** start **

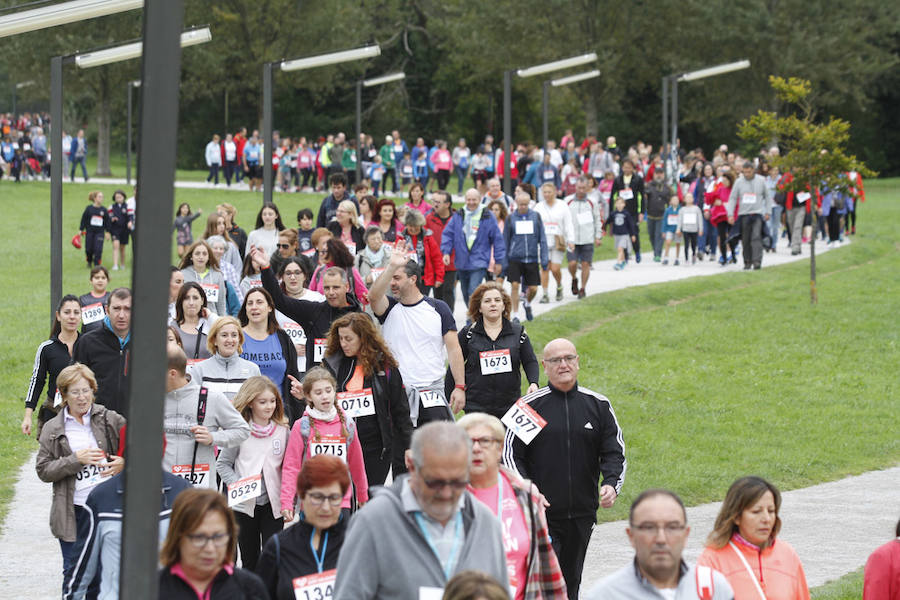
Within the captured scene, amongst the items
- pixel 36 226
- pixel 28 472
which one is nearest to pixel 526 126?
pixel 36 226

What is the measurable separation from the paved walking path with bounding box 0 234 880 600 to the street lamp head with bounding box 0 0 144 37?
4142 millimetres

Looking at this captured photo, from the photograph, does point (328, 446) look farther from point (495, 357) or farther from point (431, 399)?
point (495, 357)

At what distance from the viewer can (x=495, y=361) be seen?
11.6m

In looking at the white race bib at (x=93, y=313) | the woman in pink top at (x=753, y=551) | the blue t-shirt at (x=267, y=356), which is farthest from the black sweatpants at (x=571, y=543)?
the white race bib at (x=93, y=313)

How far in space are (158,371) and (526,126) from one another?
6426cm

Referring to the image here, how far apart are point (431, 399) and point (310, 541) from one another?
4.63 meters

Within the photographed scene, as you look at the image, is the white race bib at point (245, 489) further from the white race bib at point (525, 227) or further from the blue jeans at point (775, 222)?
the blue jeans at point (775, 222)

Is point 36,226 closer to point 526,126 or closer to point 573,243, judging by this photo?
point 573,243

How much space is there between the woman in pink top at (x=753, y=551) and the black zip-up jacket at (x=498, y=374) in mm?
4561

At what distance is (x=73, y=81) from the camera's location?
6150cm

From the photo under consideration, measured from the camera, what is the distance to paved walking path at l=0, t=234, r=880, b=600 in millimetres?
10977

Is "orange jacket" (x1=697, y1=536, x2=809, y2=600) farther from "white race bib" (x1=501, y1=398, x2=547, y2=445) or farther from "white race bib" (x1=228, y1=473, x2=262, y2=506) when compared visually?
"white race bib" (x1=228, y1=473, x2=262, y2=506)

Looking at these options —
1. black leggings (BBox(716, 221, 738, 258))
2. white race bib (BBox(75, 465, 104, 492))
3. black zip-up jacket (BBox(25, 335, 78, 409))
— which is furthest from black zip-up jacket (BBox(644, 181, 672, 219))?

** end **
** start **

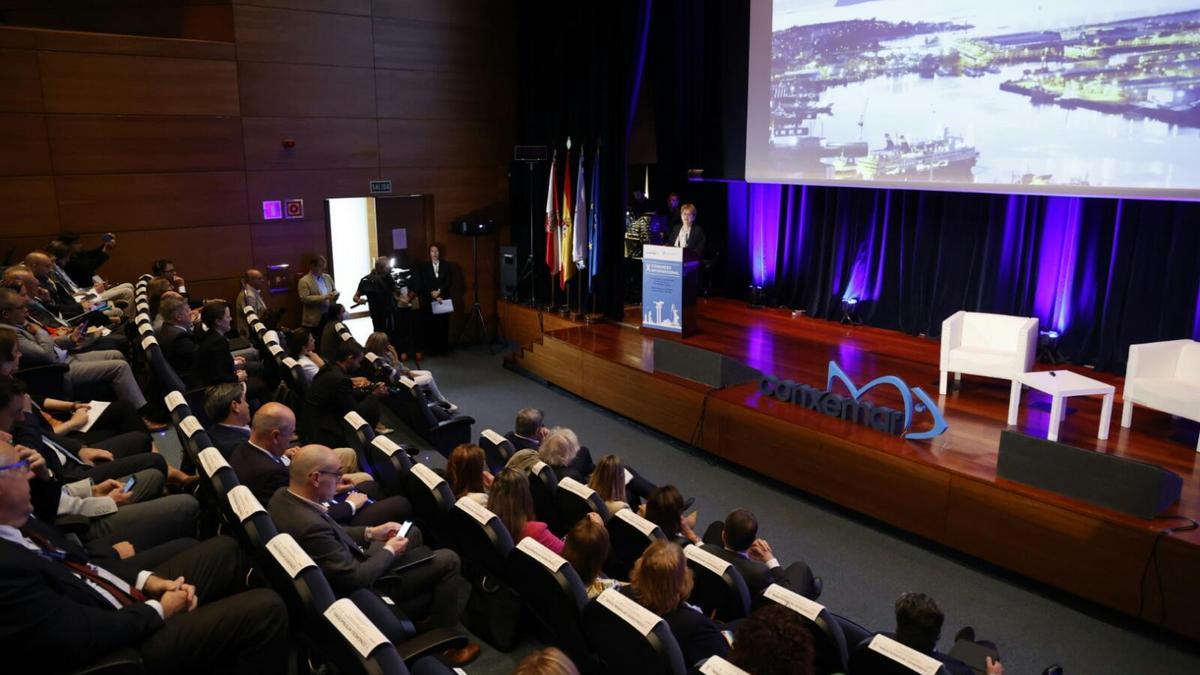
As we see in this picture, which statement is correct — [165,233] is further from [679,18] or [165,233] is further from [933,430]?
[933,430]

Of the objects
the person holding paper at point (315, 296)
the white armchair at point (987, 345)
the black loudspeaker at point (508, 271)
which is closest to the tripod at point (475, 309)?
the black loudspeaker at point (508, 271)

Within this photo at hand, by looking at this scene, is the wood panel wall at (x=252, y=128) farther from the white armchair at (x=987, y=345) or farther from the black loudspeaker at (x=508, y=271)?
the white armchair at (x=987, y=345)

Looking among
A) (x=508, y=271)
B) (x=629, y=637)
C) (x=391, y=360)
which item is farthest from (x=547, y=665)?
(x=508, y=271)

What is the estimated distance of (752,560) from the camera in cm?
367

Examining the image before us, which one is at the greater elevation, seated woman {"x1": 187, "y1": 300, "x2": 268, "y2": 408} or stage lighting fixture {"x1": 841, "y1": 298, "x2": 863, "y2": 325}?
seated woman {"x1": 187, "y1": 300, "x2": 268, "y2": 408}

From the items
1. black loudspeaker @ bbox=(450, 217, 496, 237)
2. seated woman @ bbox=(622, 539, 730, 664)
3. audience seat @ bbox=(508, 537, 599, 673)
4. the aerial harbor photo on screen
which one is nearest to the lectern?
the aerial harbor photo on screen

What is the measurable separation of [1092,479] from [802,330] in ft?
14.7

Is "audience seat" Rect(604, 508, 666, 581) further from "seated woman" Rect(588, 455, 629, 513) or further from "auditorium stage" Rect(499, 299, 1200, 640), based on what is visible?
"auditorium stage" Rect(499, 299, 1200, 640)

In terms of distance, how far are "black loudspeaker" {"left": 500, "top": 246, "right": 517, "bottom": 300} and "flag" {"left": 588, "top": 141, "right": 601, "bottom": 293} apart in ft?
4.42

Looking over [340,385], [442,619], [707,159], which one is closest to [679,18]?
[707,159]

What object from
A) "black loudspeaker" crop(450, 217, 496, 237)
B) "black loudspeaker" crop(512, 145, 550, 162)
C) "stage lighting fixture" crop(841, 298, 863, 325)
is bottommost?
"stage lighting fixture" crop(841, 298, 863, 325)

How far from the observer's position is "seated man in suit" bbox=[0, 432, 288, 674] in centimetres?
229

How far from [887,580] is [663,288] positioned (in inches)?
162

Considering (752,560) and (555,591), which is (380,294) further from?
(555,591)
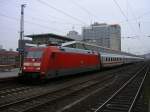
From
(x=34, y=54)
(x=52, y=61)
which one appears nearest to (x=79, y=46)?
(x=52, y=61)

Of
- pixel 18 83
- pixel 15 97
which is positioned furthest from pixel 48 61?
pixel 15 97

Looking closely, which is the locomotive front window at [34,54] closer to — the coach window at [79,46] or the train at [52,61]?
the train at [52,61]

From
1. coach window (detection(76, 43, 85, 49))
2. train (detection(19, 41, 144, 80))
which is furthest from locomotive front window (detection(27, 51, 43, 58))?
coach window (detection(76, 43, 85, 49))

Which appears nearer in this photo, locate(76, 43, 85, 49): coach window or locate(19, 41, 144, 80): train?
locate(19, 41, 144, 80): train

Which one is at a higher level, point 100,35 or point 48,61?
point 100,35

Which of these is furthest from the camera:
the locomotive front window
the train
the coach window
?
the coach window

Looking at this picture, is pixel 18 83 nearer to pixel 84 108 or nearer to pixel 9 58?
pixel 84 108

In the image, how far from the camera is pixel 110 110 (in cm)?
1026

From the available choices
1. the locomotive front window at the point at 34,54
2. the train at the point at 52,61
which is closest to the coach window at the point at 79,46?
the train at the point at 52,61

** end **

WHAT IS REQUIRED — Identify each line above that contains the word "jeans", and copy every such line in full.

RESULT FOR THIS EXERCISE —
Within the photographed scene, as you look at the image, is the white race bib at point (245, 489) further from the white race bib at point (525, 227) or further from the blue jeans at point (775, 222)?
the blue jeans at point (775, 222)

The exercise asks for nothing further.